### STUDY TEXT
[R] good and bad ways to import fixed column data (rpy)
Ross Boylan
ross at biostat.ucsf.edu
Sun Aug 16 22:49:53 CEST 2009
Recorded here so others may avoid my mistakes.
I have a bunch of files containing fixed width data. The R Data guide
suggests that one pre-process them with a script if they are large.
They were 50MG and up, and I needed to process another file that gave
the layout of the lines anyway.
I tried rpy to not only preprocess but create the R data object in one
go. It seemed like a good idea; it wasn't. The core operation, was to
build up a string for each line that looked like "data.frame(var1=val1,
var2=val2, [etc])" and then rbind this to the data.frame so far. I did
this with r(mycommand string). Almost all the values were numeric.
This was incredibly slow, being unable to complete after running
overnight.
So, the lesson is, don't do that!

### PARTS OF THE EXERCISE
1. In the post on importing fixed-width data, what type were almost all the values?
2. Reproduce the post on importing fixed-width data word for word, starting at "They were 50MG" and ending at "values were numeric.".
The material that comes next has no connection to the post on importing fixed-width data.

### DATA SHOWN
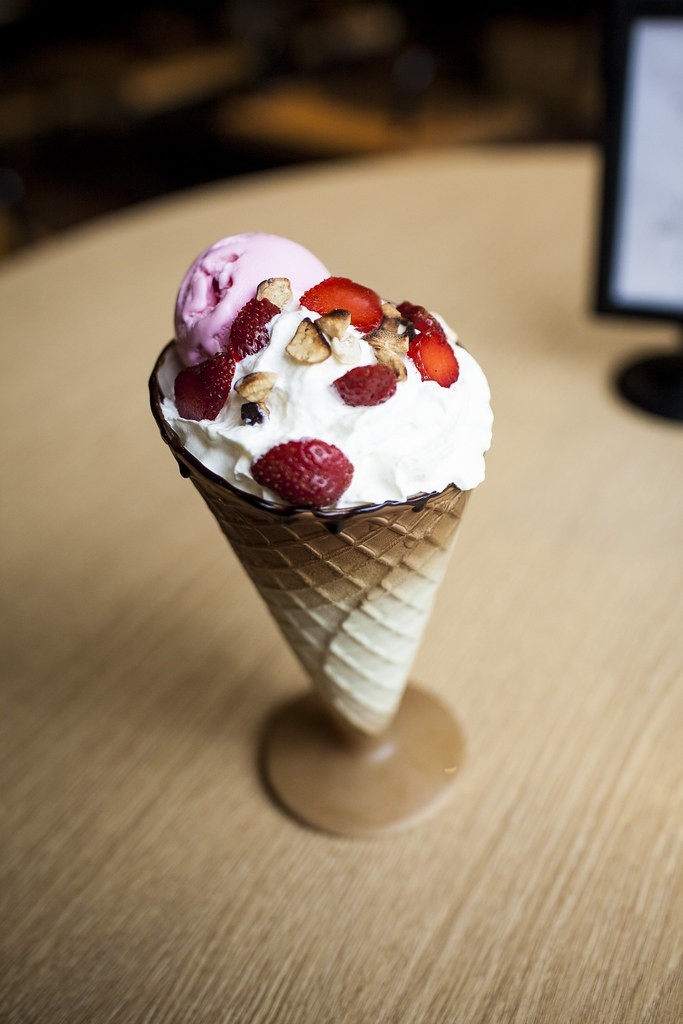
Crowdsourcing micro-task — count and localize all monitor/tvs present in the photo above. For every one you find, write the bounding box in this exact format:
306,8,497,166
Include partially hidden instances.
592,15,683,420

### RESULTS
1. Almost all the values were numeric.

2.
They were 50MG and up, and I needed to process another file that gave
the layout of the lines anyway.
I tried rpy to not only preprocess but create the R data object in one
go. It seemed like a good idea; it wasn't. The core operation, was to
build up a string for each line that looked like "data.frame(var1=val1,
var2=val2, [etc])" and then rbind this to the data.frame so far. I did
this with r(mycommand string). Almost all the values were numeric.